• SET PROBLEM:
Return, unchanged, every line from the one containing "What distance from the camera" through the end of the records below, including both the first and last lines.

Entries on spatial positioning:

--------------------------------------------------

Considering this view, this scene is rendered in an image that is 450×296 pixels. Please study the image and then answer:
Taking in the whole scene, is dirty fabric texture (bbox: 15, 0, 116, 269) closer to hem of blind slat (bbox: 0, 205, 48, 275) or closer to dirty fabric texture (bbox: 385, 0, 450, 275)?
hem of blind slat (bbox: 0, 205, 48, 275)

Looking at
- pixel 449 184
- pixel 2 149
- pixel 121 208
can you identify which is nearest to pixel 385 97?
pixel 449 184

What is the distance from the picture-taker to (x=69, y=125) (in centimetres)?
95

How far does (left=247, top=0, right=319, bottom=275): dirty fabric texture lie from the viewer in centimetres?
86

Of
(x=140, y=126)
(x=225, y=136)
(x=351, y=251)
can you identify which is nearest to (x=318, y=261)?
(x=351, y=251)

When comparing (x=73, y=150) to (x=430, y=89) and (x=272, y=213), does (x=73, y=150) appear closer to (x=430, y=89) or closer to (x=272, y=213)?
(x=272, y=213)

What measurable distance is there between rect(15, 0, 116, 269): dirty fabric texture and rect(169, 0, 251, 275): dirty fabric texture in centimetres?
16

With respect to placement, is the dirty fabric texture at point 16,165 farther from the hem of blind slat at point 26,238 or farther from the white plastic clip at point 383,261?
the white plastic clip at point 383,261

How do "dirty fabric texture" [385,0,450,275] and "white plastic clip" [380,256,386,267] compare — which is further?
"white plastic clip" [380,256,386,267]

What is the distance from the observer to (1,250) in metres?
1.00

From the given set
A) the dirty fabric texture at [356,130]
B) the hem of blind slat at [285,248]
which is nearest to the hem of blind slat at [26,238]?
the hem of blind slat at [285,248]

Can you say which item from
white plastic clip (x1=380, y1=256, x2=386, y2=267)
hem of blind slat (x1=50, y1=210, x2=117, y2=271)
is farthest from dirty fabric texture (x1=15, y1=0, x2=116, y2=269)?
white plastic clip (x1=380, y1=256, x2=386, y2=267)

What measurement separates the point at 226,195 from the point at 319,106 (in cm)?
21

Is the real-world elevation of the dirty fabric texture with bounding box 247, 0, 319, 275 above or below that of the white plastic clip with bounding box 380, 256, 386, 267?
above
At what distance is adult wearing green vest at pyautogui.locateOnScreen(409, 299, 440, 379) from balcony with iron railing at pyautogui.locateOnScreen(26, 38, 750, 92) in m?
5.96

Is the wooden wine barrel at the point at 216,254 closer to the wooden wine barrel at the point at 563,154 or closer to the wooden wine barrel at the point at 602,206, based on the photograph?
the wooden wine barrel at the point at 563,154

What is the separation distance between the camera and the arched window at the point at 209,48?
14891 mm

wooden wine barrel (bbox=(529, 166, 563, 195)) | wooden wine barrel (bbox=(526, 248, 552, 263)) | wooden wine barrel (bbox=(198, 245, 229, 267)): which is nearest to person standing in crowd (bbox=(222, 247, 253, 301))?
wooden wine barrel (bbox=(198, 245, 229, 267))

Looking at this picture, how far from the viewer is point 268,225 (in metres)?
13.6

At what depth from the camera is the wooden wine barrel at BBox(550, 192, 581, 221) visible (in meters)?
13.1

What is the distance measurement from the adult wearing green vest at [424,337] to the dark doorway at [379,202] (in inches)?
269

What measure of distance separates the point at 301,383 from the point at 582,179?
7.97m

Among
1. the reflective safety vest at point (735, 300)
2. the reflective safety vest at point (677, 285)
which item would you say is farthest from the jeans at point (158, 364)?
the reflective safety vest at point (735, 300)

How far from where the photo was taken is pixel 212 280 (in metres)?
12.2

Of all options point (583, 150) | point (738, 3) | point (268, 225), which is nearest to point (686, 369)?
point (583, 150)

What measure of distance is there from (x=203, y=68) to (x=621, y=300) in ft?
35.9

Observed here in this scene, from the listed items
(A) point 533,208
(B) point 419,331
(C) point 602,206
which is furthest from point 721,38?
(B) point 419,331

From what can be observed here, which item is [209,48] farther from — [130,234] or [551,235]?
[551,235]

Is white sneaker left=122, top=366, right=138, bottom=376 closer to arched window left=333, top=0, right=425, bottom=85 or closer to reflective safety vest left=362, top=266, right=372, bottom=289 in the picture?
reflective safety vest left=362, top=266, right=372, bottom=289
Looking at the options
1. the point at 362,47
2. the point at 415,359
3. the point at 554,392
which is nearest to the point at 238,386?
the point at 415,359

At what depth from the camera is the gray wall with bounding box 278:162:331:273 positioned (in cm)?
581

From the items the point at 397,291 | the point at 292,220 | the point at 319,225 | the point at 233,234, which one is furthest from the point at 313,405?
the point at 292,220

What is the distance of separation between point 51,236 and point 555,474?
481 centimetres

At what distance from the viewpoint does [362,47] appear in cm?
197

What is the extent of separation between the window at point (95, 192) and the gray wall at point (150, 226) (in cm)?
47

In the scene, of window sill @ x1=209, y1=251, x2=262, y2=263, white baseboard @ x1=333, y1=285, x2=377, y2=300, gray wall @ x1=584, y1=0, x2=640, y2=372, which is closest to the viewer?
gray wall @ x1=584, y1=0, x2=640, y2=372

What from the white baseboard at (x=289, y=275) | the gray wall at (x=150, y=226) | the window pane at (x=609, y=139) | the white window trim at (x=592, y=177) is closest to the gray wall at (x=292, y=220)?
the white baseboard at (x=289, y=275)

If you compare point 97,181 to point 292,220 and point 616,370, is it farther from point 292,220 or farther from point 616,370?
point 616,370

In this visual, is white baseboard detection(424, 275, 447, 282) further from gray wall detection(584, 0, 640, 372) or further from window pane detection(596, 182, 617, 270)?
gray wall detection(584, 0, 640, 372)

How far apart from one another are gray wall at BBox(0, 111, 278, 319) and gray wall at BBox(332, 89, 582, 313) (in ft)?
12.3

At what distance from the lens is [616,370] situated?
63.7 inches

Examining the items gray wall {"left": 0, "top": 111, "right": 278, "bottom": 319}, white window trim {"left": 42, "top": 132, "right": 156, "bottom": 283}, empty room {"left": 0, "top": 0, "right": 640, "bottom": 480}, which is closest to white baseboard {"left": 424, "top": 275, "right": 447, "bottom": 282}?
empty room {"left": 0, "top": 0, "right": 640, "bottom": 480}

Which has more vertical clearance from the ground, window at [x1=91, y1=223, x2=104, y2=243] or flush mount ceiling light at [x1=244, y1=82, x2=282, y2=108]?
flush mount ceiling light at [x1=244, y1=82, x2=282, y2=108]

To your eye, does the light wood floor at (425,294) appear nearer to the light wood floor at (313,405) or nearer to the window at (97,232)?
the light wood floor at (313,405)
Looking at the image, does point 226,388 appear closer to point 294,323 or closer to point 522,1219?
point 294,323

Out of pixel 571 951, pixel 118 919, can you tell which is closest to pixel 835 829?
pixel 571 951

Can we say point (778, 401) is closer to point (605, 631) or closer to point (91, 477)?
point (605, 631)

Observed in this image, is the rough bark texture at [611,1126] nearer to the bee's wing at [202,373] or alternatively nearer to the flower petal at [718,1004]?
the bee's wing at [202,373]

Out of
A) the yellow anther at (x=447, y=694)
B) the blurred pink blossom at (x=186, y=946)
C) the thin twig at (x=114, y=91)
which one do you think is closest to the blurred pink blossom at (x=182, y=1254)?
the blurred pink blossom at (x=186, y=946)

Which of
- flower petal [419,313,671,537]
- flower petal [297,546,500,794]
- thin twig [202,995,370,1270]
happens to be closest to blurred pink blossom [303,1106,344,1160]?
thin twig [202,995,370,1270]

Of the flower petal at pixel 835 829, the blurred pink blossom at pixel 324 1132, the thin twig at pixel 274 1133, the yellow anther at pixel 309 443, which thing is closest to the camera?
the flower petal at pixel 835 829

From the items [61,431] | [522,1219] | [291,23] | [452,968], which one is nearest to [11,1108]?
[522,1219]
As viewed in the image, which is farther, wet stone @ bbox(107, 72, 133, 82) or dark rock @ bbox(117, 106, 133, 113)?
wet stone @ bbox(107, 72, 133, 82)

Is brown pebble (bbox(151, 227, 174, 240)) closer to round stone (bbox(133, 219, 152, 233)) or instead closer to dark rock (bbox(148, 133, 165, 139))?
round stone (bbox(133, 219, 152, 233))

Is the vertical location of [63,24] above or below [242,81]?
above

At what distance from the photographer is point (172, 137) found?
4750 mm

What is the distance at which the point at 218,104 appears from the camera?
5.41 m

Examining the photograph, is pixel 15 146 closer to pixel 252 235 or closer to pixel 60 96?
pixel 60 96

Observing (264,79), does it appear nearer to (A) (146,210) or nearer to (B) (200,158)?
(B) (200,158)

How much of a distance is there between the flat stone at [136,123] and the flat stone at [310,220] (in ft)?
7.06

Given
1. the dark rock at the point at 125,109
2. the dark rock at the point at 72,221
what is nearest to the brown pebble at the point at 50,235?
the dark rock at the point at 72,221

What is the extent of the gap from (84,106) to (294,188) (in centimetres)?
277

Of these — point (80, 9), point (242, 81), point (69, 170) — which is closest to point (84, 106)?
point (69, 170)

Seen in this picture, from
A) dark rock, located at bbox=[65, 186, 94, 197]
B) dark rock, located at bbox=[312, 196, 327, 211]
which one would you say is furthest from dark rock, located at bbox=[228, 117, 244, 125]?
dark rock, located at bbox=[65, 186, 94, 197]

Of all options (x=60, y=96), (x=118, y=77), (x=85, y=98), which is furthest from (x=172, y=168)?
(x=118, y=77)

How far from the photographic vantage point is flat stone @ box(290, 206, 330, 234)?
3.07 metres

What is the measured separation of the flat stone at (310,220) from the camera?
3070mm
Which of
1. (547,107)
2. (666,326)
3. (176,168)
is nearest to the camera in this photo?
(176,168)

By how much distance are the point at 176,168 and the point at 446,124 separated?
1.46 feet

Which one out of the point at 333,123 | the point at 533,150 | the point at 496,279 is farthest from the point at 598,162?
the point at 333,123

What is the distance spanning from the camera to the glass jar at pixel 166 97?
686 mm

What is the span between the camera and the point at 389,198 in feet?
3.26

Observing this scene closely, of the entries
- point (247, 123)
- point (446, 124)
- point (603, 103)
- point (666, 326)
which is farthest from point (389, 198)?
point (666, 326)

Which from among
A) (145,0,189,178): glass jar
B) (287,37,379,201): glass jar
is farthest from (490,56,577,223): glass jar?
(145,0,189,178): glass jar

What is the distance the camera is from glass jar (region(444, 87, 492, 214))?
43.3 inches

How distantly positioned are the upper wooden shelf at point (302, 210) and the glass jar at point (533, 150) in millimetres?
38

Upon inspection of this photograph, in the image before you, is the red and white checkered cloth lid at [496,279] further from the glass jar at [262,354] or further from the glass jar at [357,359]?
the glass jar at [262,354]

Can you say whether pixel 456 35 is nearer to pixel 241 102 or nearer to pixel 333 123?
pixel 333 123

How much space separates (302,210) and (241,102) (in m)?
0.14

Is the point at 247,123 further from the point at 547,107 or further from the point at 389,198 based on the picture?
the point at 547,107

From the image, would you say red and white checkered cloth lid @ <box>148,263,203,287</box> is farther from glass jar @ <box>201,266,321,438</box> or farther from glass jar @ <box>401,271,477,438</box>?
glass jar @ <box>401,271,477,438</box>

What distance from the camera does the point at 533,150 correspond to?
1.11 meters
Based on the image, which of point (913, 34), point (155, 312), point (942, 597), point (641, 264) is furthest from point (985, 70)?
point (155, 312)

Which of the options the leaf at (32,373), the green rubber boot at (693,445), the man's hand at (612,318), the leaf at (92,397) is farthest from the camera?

--------------------------------------------------

• TASK ANSWER:
What distance from the camera does the point at 533,150 correspond to?
1.11 meters
Based on the image, which of point (913, 34), point (155, 312), point (942, 597), point (641, 264) is furthest from point (985, 70)?
point (155, 312)

Which of the options the leaf at (32,373), the green rubber boot at (693,445), the man's hand at (612,318), the leaf at (92,397) is farthest from the camera?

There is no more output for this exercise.